確かにイニエスタ効果で観客が増え、グッズも売れて、広告収入も上がるでしょう。でもそれで仮に売上高が2倍の80億円になったとしても、一人の選手に33億円も払えばクラブは財務的にかなり苦しいです。

私は楽天株主でもないし、別にイニエスタ選手への投資についてとやかく言える立場じゃないです。というか、サッカーファンとしては嬉しいこと限りないです。

ただ、世界の一流サッカー選手の年俸は数十億円が相場だから、イニエスタの年俸33億円はいたって普通であるという理屈は無理があるとは思います。

一流の人の給料は将来キャッシュフローをどれだけ生み出せるかで決まります。スキルが高い低いじゃありません。どれだけ収入を生むかで決まります。仮にサッカー下手でも、なぜか大人気で観客を呼び込める選手には高い年俸を払う価値があるかもしれません。

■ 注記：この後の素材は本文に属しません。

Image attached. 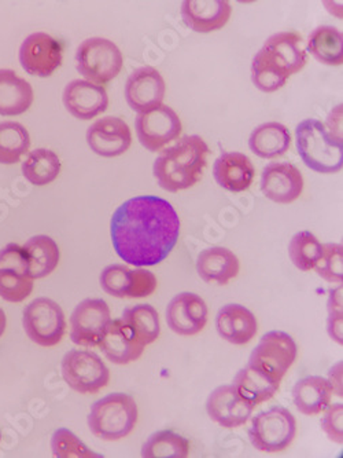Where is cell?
Instances as JSON below:
<instances>
[{
  "mask_svg": "<svg viewBox=\"0 0 343 458\" xmlns=\"http://www.w3.org/2000/svg\"><path fill=\"white\" fill-rule=\"evenodd\" d=\"M306 51L324 65L343 64V35L334 27H319L311 33Z\"/></svg>",
  "mask_w": 343,
  "mask_h": 458,
  "instance_id": "obj_32",
  "label": "cell"
},
{
  "mask_svg": "<svg viewBox=\"0 0 343 458\" xmlns=\"http://www.w3.org/2000/svg\"><path fill=\"white\" fill-rule=\"evenodd\" d=\"M253 406L246 401L239 391L232 386H222L209 395L206 402V411L222 428L234 429L245 426L252 417Z\"/></svg>",
  "mask_w": 343,
  "mask_h": 458,
  "instance_id": "obj_15",
  "label": "cell"
},
{
  "mask_svg": "<svg viewBox=\"0 0 343 458\" xmlns=\"http://www.w3.org/2000/svg\"><path fill=\"white\" fill-rule=\"evenodd\" d=\"M290 76L279 68L265 51L255 54L252 63V81L263 93H275L286 86Z\"/></svg>",
  "mask_w": 343,
  "mask_h": 458,
  "instance_id": "obj_37",
  "label": "cell"
},
{
  "mask_svg": "<svg viewBox=\"0 0 343 458\" xmlns=\"http://www.w3.org/2000/svg\"><path fill=\"white\" fill-rule=\"evenodd\" d=\"M135 128L139 142L150 152H158L169 143L175 142L183 131L180 117L166 105L138 114Z\"/></svg>",
  "mask_w": 343,
  "mask_h": 458,
  "instance_id": "obj_10",
  "label": "cell"
},
{
  "mask_svg": "<svg viewBox=\"0 0 343 458\" xmlns=\"http://www.w3.org/2000/svg\"><path fill=\"white\" fill-rule=\"evenodd\" d=\"M33 280L48 277L58 267L61 259L60 247L48 235H35L24 245Z\"/></svg>",
  "mask_w": 343,
  "mask_h": 458,
  "instance_id": "obj_31",
  "label": "cell"
},
{
  "mask_svg": "<svg viewBox=\"0 0 343 458\" xmlns=\"http://www.w3.org/2000/svg\"><path fill=\"white\" fill-rule=\"evenodd\" d=\"M61 369L69 387L83 395L101 393L110 383L109 368L92 352L71 350L63 355Z\"/></svg>",
  "mask_w": 343,
  "mask_h": 458,
  "instance_id": "obj_7",
  "label": "cell"
},
{
  "mask_svg": "<svg viewBox=\"0 0 343 458\" xmlns=\"http://www.w3.org/2000/svg\"><path fill=\"white\" fill-rule=\"evenodd\" d=\"M332 388L320 376L301 378L293 388L294 405L305 416H319L331 405Z\"/></svg>",
  "mask_w": 343,
  "mask_h": 458,
  "instance_id": "obj_29",
  "label": "cell"
},
{
  "mask_svg": "<svg viewBox=\"0 0 343 458\" xmlns=\"http://www.w3.org/2000/svg\"><path fill=\"white\" fill-rule=\"evenodd\" d=\"M7 318L4 310L0 309V337L4 336L6 332Z\"/></svg>",
  "mask_w": 343,
  "mask_h": 458,
  "instance_id": "obj_44",
  "label": "cell"
},
{
  "mask_svg": "<svg viewBox=\"0 0 343 458\" xmlns=\"http://www.w3.org/2000/svg\"><path fill=\"white\" fill-rule=\"evenodd\" d=\"M63 101L69 114L79 120L95 119L109 106L106 89L88 81H71L63 89Z\"/></svg>",
  "mask_w": 343,
  "mask_h": 458,
  "instance_id": "obj_20",
  "label": "cell"
},
{
  "mask_svg": "<svg viewBox=\"0 0 343 458\" xmlns=\"http://www.w3.org/2000/svg\"><path fill=\"white\" fill-rule=\"evenodd\" d=\"M51 450L56 458H98L104 457L98 453L92 452L78 435L71 429L60 428L54 432L51 437Z\"/></svg>",
  "mask_w": 343,
  "mask_h": 458,
  "instance_id": "obj_39",
  "label": "cell"
},
{
  "mask_svg": "<svg viewBox=\"0 0 343 458\" xmlns=\"http://www.w3.org/2000/svg\"><path fill=\"white\" fill-rule=\"evenodd\" d=\"M322 244L311 232H298L291 238L289 255L298 270L311 271L322 256Z\"/></svg>",
  "mask_w": 343,
  "mask_h": 458,
  "instance_id": "obj_38",
  "label": "cell"
},
{
  "mask_svg": "<svg viewBox=\"0 0 343 458\" xmlns=\"http://www.w3.org/2000/svg\"><path fill=\"white\" fill-rule=\"evenodd\" d=\"M29 148V132L21 123H0V164H17Z\"/></svg>",
  "mask_w": 343,
  "mask_h": 458,
  "instance_id": "obj_34",
  "label": "cell"
},
{
  "mask_svg": "<svg viewBox=\"0 0 343 458\" xmlns=\"http://www.w3.org/2000/svg\"><path fill=\"white\" fill-rule=\"evenodd\" d=\"M87 142L95 155L107 158L119 157L132 145V131L120 117H104L88 128Z\"/></svg>",
  "mask_w": 343,
  "mask_h": 458,
  "instance_id": "obj_17",
  "label": "cell"
},
{
  "mask_svg": "<svg viewBox=\"0 0 343 458\" xmlns=\"http://www.w3.org/2000/svg\"><path fill=\"white\" fill-rule=\"evenodd\" d=\"M211 153L204 138L188 135L163 150L153 165L158 185L169 193L196 186L204 175L207 156Z\"/></svg>",
  "mask_w": 343,
  "mask_h": 458,
  "instance_id": "obj_2",
  "label": "cell"
},
{
  "mask_svg": "<svg viewBox=\"0 0 343 458\" xmlns=\"http://www.w3.org/2000/svg\"><path fill=\"white\" fill-rule=\"evenodd\" d=\"M327 319V332L338 344H343V313L342 309H330Z\"/></svg>",
  "mask_w": 343,
  "mask_h": 458,
  "instance_id": "obj_42",
  "label": "cell"
},
{
  "mask_svg": "<svg viewBox=\"0 0 343 458\" xmlns=\"http://www.w3.org/2000/svg\"><path fill=\"white\" fill-rule=\"evenodd\" d=\"M232 7L227 0H186L181 4L184 24L198 33L222 30L231 18Z\"/></svg>",
  "mask_w": 343,
  "mask_h": 458,
  "instance_id": "obj_22",
  "label": "cell"
},
{
  "mask_svg": "<svg viewBox=\"0 0 343 458\" xmlns=\"http://www.w3.org/2000/svg\"><path fill=\"white\" fill-rule=\"evenodd\" d=\"M281 381L273 377L261 366L249 362L238 372L234 378V386L240 395L249 401L253 406L261 405L275 396L280 387Z\"/></svg>",
  "mask_w": 343,
  "mask_h": 458,
  "instance_id": "obj_27",
  "label": "cell"
},
{
  "mask_svg": "<svg viewBox=\"0 0 343 458\" xmlns=\"http://www.w3.org/2000/svg\"><path fill=\"white\" fill-rule=\"evenodd\" d=\"M297 437V420L289 409L275 406L261 411L253 419L250 442L263 453H280L288 449Z\"/></svg>",
  "mask_w": 343,
  "mask_h": 458,
  "instance_id": "obj_6",
  "label": "cell"
},
{
  "mask_svg": "<svg viewBox=\"0 0 343 458\" xmlns=\"http://www.w3.org/2000/svg\"><path fill=\"white\" fill-rule=\"evenodd\" d=\"M342 369L343 363L342 360L340 362L335 363L332 366L331 369L329 370V383L332 388V394H335L337 396H343L342 390Z\"/></svg>",
  "mask_w": 343,
  "mask_h": 458,
  "instance_id": "obj_43",
  "label": "cell"
},
{
  "mask_svg": "<svg viewBox=\"0 0 343 458\" xmlns=\"http://www.w3.org/2000/svg\"><path fill=\"white\" fill-rule=\"evenodd\" d=\"M197 271L205 283L227 285L238 277L240 262L238 256L228 248H207L199 253Z\"/></svg>",
  "mask_w": 343,
  "mask_h": 458,
  "instance_id": "obj_26",
  "label": "cell"
},
{
  "mask_svg": "<svg viewBox=\"0 0 343 458\" xmlns=\"http://www.w3.org/2000/svg\"><path fill=\"white\" fill-rule=\"evenodd\" d=\"M291 146L290 130L280 123L270 122L258 125L250 135L249 148L257 157H281Z\"/></svg>",
  "mask_w": 343,
  "mask_h": 458,
  "instance_id": "obj_30",
  "label": "cell"
},
{
  "mask_svg": "<svg viewBox=\"0 0 343 458\" xmlns=\"http://www.w3.org/2000/svg\"><path fill=\"white\" fill-rule=\"evenodd\" d=\"M0 442H2V431H0Z\"/></svg>",
  "mask_w": 343,
  "mask_h": 458,
  "instance_id": "obj_45",
  "label": "cell"
},
{
  "mask_svg": "<svg viewBox=\"0 0 343 458\" xmlns=\"http://www.w3.org/2000/svg\"><path fill=\"white\" fill-rule=\"evenodd\" d=\"M35 94L32 86L12 69H0V116H20L29 111Z\"/></svg>",
  "mask_w": 343,
  "mask_h": 458,
  "instance_id": "obj_28",
  "label": "cell"
},
{
  "mask_svg": "<svg viewBox=\"0 0 343 458\" xmlns=\"http://www.w3.org/2000/svg\"><path fill=\"white\" fill-rule=\"evenodd\" d=\"M110 322L112 313L104 299H86L71 314V342L81 347H98Z\"/></svg>",
  "mask_w": 343,
  "mask_h": 458,
  "instance_id": "obj_11",
  "label": "cell"
},
{
  "mask_svg": "<svg viewBox=\"0 0 343 458\" xmlns=\"http://www.w3.org/2000/svg\"><path fill=\"white\" fill-rule=\"evenodd\" d=\"M28 337L40 347H55L65 336L66 318L63 307L48 298L35 299L22 316Z\"/></svg>",
  "mask_w": 343,
  "mask_h": 458,
  "instance_id": "obj_8",
  "label": "cell"
},
{
  "mask_svg": "<svg viewBox=\"0 0 343 458\" xmlns=\"http://www.w3.org/2000/svg\"><path fill=\"white\" fill-rule=\"evenodd\" d=\"M145 458H184L189 454V442L171 429L155 432L143 445Z\"/></svg>",
  "mask_w": 343,
  "mask_h": 458,
  "instance_id": "obj_36",
  "label": "cell"
},
{
  "mask_svg": "<svg viewBox=\"0 0 343 458\" xmlns=\"http://www.w3.org/2000/svg\"><path fill=\"white\" fill-rule=\"evenodd\" d=\"M110 233L121 260L150 267L163 262L178 244L180 219L173 206L161 197H133L113 214Z\"/></svg>",
  "mask_w": 343,
  "mask_h": 458,
  "instance_id": "obj_1",
  "label": "cell"
},
{
  "mask_svg": "<svg viewBox=\"0 0 343 458\" xmlns=\"http://www.w3.org/2000/svg\"><path fill=\"white\" fill-rule=\"evenodd\" d=\"M60 157L50 149H35L22 163V175L33 186H47L60 176Z\"/></svg>",
  "mask_w": 343,
  "mask_h": 458,
  "instance_id": "obj_33",
  "label": "cell"
},
{
  "mask_svg": "<svg viewBox=\"0 0 343 458\" xmlns=\"http://www.w3.org/2000/svg\"><path fill=\"white\" fill-rule=\"evenodd\" d=\"M166 84L157 69L151 66L137 69L125 84V99L138 114L163 105Z\"/></svg>",
  "mask_w": 343,
  "mask_h": 458,
  "instance_id": "obj_18",
  "label": "cell"
},
{
  "mask_svg": "<svg viewBox=\"0 0 343 458\" xmlns=\"http://www.w3.org/2000/svg\"><path fill=\"white\" fill-rule=\"evenodd\" d=\"M99 347L110 362L128 365L142 357L146 345L140 342L132 327L120 318L112 319Z\"/></svg>",
  "mask_w": 343,
  "mask_h": 458,
  "instance_id": "obj_21",
  "label": "cell"
},
{
  "mask_svg": "<svg viewBox=\"0 0 343 458\" xmlns=\"http://www.w3.org/2000/svg\"><path fill=\"white\" fill-rule=\"evenodd\" d=\"M261 50L265 51L289 76L296 75L308 64V51L304 47L301 35L297 32L276 33L264 43Z\"/></svg>",
  "mask_w": 343,
  "mask_h": 458,
  "instance_id": "obj_24",
  "label": "cell"
},
{
  "mask_svg": "<svg viewBox=\"0 0 343 458\" xmlns=\"http://www.w3.org/2000/svg\"><path fill=\"white\" fill-rule=\"evenodd\" d=\"M213 175L217 185L232 193H242L252 186L255 170L252 160L239 152L222 153L214 161Z\"/></svg>",
  "mask_w": 343,
  "mask_h": 458,
  "instance_id": "obj_25",
  "label": "cell"
},
{
  "mask_svg": "<svg viewBox=\"0 0 343 458\" xmlns=\"http://www.w3.org/2000/svg\"><path fill=\"white\" fill-rule=\"evenodd\" d=\"M296 140L297 150L311 170L319 174H335L342 170V140L327 131L319 120L306 119L299 123Z\"/></svg>",
  "mask_w": 343,
  "mask_h": 458,
  "instance_id": "obj_3",
  "label": "cell"
},
{
  "mask_svg": "<svg viewBox=\"0 0 343 458\" xmlns=\"http://www.w3.org/2000/svg\"><path fill=\"white\" fill-rule=\"evenodd\" d=\"M304 191V176L291 163L268 164L261 175V191L276 204H291Z\"/></svg>",
  "mask_w": 343,
  "mask_h": 458,
  "instance_id": "obj_19",
  "label": "cell"
},
{
  "mask_svg": "<svg viewBox=\"0 0 343 458\" xmlns=\"http://www.w3.org/2000/svg\"><path fill=\"white\" fill-rule=\"evenodd\" d=\"M322 427L327 437L337 444H343V405L335 403L322 411Z\"/></svg>",
  "mask_w": 343,
  "mask_h": 458,
  "instance_id": "obj_41",
  "label": "cell"
},
{
  "mask_svg": "<svg viewBox=\"0 0 343 458\" xmlns=\"http://www.w3.org/2000/svg\"><path fill=\"white\" fill-rule=\"evenodd\" d=\"M343 247L340 244H322V256L314 270L329 283H343Z\"/></svg>",
  "mask_w": 343,
  "mask_h": 458,
  "instance_id": "obj_40",
  "label": "cell"
},
{
  "mask_svg": "<svg viewBox=\"0 0 343 458\" xmlns=\"http://www.w3.org/2000/svg\"><path fill=\"white\" fill-rule=\"evenodd\" d=\"M18 57L29 75L50 78L63 65V46L48 33L35 32L24 40Z\"/></svg>",
  "mask_w": 343,
  "mask_h": 458,
  "instance_id": "obj_14",
  "label": "cell"
},
{
  "mask_svg": "<svg viewBox=\"0 0 343 458\" xmlns=\"http://www.w3.org/2000/svg\"><path fill=\"white\" fill-rule=\"evenodd\" d=\"M298 355L296 340L281 331L268 332L264 335L252 355L249 362L261 366L279 381L283 380L286 373L290 370Z\"/></svg>",
  "mask_w": 343,
  "mask_h": 458,
  "instance_id": "obj_12",
  "label": "cell"
},
{
  "mask_svg": "<svg viewBox=\"0 0 343 458\" xmlns=\"http://www.w3.org/2000/svg\"><path fill=\"white\" fill-rule=\"evenodd\" d=\"M209 310L201 296L193 292H181L166 309V322L175 334L194 336L201 334L207 324Z\"/></svg>",
  "mask_w": 343,
  "mask_h": 458,
  "instance_id": "obj_16",
  "label": "cell"
},
{
  "mask_svg": "<svg viewBox=\"0 0 343 458\" xmlns=\"http://www.w3.org/2000/svg\"><path fill=\"white\" fill-rule=\"evenodd\" d=\"M33 292V278L24 247L9 244L0 250V298L21 303Z\"/></svg>",
  "mask_w": 343,
  "mask_h": 458,
  "instance_id": "obj_9",
  "label": "cell"
},
{
  "mask_svg": "<svg viewBox=\"0 0 343 458\" xmlns=\"http://www.w3.org/2000/svg\"><path fill=\"white\" fill-rule=\"evenodd\" d=\"M102 289L110 296L119 299L148 298L157 291L158 281L155 274L146 268H128L127 266H107L102 271Z\"/></svg>",
  "mask_w": 343,
  "mask_h": 458,
  "instance_id": "obj_13",
  "label": "cell"
},
{
  "mask_svg": "<svg viewBox=\"0 0 343 458\" xmlns=\"http://www.w3.org/2000/svg\"><path fill=\"white\" fill-rule=\"evenodd\" d=\"M217 332L222 339L235 345H245L255 339L258 322L255 314L242 304L231 303L222 307L216 318Z\"/></svg>",
  "mask_w": 343,
  "mask_h": 458,
  "instance_id": "obj_23",
  "label": "cell"
},
{
  "mask_svg": "<svg viewBox=\"0 0 343 458\" xmlns=\"http://www.w3.org/2000/svg\"><path fill=\"white\" fill-rule=\"evenodd\" d=\"M122 321L132 327L133 332L145 345L153 344L161 334L160 314L150 304L128 307L122 314Z\"/></svg>",
  "mask_w": 343,
  "mask_h": 458,
  "instance_id": "obj_35",
  "label": "cell"
},
{
  "mask_svg": "<svg viewBox=\"0 0 343 458\" xmlns=\"http://www.w3.org/2000/svg\"><path fill=\"white\" fill-rule=\"evenodd\" d=\"M139 419L137 401L128 394L113 393L92 405L88 427L102 441H121L132 434Z\"/></svg>",
  "mask_w": 343,
  "mask_h": 458,
  "instance_id": "obj_4",
  "label": "cell"
},
{
  "mask_svg": "<svg viewBox=\"0 0 343 458\" xmlns=\"http://www.w3.org/2000/svg\"><path fill=\"white\" fill-rule=\"evenodd\" d=\"M78 71L94 84L109 83L122 71L124 58L116 43L104 38H89L76 51Z\"/></svg>",
  "mask_w": 343,
  "mask_h": 458,
  "instance_id": "obj_5",
  "label": "cell"
}]
</instances>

そんな選手実際にはいないけど。

バルサ時代のイニエスタの年俸は約10億円と相変わらず高額ですが、それもバルサの年間収入1200億円を考えれば無理のない水準に思います。10億円 / 1200億円=0.8%です。

それが年間収入がバルサの30分の1しかないヴィッセル神戸への移籍で、年俸は3倍になるというのは経済的にはかなり「謎」です。さっきも言いましたが、年間収入40億円のクラブで一人の選手に33億円も払えば、普通に考えて経済的に破綻します。年収500万円のサラリーマンが家賃30万円の高級マンションに住むようなものです。契約できること自体が奇跡。

巧いから高額年俸が妥当なのではなく、その巧さが収入を生まないと高額年俸は妥当とは言えないです。

バルサ時代と今の神戸とでイニエスタのサッカースキルは変わってないでしょうが、イニエスタのキャッシュ獲得能力は確実に下がっています。なぜなら、日本のサッカーマーケットは欧州のそれより遥かに小さいからです。

一流選手がマーケットの大きな国のクラブ(サッカーで言えば欧州)に行ってしまうのはもはや必然であり、仕方ないことです。

まあ、三木谷さんの裏マネーとか色んな事情があってイニエスタ選手の移籍は実現しているとは思いますがね。あとはヴィッセル神戸のクラブ収入だけじゃなくて、楽天グループ全体への貢献もあるのかもしれません。そこまで織り込むと投資は経済合理的なのかも。その変の事情は全く知りません。

イニエスタ選手の年俸はどう解釈すれば説明が付くのか、、です。少なくともヴィッセル神戸のクラブ収入だけを考えれば、どう考えても採算が合いません。

別に経済合理性なんて要らないんじゃないか?
イニエスタが好きだから、憧れているから33億円払って獲得したっていいじゃないか?

確かに、カネカネばかり言うのはつまらないです。経済性を無視したロマンある支出は素敵です。

が、、楽天は株式会社です。株式会社の経営者は株主の経済的利益を追求する義務があります。だから、ロマンを求めて札束をぶん投げることは許されません。いくら大株主の三木谷さんと言えども。